Objective:
Reproduce the items, beginning at the line that contains "How widely are" and continuing through the last of the items. Leave every request unchanged, and scale each number in the answers, whether a distance or a point coordinate, by 1.7, rounding half up to the same number of decimal places it originally had.
** Start of Records provided **
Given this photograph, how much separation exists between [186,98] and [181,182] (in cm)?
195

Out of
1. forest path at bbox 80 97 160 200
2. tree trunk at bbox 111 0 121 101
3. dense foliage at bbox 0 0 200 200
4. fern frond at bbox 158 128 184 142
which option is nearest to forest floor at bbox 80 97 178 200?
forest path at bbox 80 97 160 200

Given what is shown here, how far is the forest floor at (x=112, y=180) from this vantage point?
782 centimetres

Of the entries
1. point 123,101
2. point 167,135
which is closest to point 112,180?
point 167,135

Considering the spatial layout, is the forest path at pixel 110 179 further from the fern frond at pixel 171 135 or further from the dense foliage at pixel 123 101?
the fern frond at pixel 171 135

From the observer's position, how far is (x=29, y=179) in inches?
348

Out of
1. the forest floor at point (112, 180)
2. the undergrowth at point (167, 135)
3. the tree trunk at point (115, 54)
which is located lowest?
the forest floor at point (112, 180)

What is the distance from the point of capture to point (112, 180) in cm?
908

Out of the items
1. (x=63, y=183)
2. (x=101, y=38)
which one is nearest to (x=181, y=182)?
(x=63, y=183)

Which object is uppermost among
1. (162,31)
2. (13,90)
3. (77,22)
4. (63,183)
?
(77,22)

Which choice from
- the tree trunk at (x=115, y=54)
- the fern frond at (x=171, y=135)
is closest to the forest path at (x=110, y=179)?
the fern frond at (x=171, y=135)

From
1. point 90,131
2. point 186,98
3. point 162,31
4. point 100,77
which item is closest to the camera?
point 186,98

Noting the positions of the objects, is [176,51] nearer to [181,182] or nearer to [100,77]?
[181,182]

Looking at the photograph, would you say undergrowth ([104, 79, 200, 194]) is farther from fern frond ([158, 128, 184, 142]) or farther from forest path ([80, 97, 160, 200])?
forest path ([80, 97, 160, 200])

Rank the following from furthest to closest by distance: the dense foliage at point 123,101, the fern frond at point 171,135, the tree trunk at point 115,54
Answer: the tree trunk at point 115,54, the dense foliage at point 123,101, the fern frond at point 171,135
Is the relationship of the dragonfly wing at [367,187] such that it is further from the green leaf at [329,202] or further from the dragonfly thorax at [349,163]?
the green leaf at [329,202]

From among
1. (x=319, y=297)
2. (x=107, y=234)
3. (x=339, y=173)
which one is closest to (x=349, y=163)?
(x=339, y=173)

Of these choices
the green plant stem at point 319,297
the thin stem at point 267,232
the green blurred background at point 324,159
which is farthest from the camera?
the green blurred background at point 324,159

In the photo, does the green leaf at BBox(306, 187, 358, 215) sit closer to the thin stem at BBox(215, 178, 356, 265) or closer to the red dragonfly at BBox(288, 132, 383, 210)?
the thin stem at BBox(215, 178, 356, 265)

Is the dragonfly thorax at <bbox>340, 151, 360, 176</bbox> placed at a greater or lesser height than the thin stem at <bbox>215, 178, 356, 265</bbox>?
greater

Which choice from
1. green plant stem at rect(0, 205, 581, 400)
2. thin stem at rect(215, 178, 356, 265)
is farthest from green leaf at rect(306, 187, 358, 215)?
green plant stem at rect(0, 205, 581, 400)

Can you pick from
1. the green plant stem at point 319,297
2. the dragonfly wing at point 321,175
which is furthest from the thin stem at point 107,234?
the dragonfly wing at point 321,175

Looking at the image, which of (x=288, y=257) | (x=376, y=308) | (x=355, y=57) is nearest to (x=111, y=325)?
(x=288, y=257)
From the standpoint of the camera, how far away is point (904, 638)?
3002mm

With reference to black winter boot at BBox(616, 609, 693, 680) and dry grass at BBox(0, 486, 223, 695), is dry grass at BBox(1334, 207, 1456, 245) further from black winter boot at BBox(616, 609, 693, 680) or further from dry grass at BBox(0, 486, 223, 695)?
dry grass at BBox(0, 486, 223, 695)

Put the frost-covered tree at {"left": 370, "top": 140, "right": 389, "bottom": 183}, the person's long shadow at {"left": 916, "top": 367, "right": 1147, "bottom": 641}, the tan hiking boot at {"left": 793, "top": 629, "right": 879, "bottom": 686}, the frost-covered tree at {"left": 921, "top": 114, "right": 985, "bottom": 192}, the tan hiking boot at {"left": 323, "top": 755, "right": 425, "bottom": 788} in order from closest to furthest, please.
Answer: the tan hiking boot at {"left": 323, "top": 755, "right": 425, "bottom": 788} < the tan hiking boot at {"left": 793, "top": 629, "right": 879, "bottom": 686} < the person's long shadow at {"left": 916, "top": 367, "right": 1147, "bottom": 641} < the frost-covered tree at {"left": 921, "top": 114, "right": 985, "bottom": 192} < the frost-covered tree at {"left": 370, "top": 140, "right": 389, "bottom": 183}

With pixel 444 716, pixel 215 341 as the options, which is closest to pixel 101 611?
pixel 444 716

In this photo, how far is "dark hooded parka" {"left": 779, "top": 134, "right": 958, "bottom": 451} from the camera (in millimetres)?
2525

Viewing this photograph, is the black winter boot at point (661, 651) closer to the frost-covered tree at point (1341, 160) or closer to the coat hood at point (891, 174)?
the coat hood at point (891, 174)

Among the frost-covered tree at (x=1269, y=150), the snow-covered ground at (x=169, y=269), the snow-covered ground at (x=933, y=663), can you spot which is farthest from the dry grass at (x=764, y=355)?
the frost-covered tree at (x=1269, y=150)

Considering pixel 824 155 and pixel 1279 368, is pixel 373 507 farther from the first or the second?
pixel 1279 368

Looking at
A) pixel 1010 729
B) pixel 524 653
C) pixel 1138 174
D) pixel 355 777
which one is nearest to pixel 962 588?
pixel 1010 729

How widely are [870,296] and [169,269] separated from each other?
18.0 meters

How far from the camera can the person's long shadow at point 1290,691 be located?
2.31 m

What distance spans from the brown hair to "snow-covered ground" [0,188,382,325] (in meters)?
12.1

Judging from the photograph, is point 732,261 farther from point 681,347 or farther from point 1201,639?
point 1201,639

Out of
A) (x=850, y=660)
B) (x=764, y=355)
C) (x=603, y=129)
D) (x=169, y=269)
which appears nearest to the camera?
** End of Records provided **
Reply:
How widely are [870,296] and [169,269] separated from each other?
30.6 meters

How far from the camera can the person's long shadow at point 1290,691 be located?
3.93 m

What distance spans from the brown hair to "snow-covered ground" [0,188,382,325] (in meters)?
20.6

Judging from the photograph, is point 732,261 farther from point 681,347 or farther from point 1201,639?
point 2042,1086

Out of
A) (x=850, y=660)
B) (x=764, y=355)
C) (x=603, y=129)
D) (x=169, y=269)
which appears nearest to the camera?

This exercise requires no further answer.